You say that Japanese aesthetics reflect this idea as well.

Absolutely. I’m a big fan of haiku as poetry. One of my PhD students, Cathy McGeoch, has the website hockeyhaiku.com that she first put up when her sons were playing the game. [An example: ⁠Speeding wheels roll/I'm just waiting for/ice to freeze.⁠] It’s amazing how expressive haiku can be. And likewise, there are times when you have to have castles with huge stone walls, and Japan has its share of those. On the other hand, they also know how to live in houses with paper walls.

When I spoke with Brian Kernighan, he was at a quandary about what to teach his students: simple code that they can understand, or code with large libraries that are much more sophisticated, but almost impossible to grasp.

You have to do both. That’s the reality that developers face. Having an intellectual grasp is important, but we also have to strive to make things better―which sometimes means making things more complex. You have to know both ways of working, and sometimes you can do both. I’ve been consulting on some big Avaya projects, where some performance bugs were making the system unbearably slow. But when we distilled the problem to its essence, the problem might amount to a seven-line piece of code. That’s a point where the two sides meet. Even though the system is complex, you have to boil the problem down to its essence.

Do you think most development has gotten too big for its own good?

Complexity is a fact of life in the world in general, and certainly in my field, telecommunications. At Avaya, we have systems that offer a thousand different options, because our customers want them. But these features can often interact in subtle, unpredictable ways. You may experience something comparable on your cell phone. What happens when you get an incoming call while you’re making an outgoing call? How are those two functions supposed to work when they happen at the same time? Of course, these are sometimes the most interesting problems to solve. Problems become deep and interesting when they have a long time in which to grow.

Is simplicity best achieved by paring down?

Absolutely. The French aircraft designer and pilot―Antoine de Saint-Exupery―said that a designer knows he has achieved perfection not when there is something left to add, but when there is nothing left to take away. That’s a good approach to programming. First you code, then you make it beautiful later, when you have time. . How can I make this code cleaner? How can I shrink this 300 word paragraph down to 50 words? How can I make my backpack lighter?

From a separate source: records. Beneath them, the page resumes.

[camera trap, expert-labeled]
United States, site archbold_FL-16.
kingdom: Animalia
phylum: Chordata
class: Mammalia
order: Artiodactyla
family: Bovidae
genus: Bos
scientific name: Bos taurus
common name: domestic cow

Of course, having the time to do that is a real luxury. Journalists have deadlines. So do programmers. Maybe you can only do this when nobody’s watching the clock; when you are doing an activity strictly for the love of it. I just gave myself the luxury of spending an entire weekend writing C code. I started with a program that contained about 800 lines of complex code. I tore it apart, and tried to put it together again more elegantly. At the end of the exercise, the program was more powerful yet was only about 80 percent as long. I had achieved my dream as a programmer: I added function by deleting code. Inside every fat program is a skinny program struggling to get out.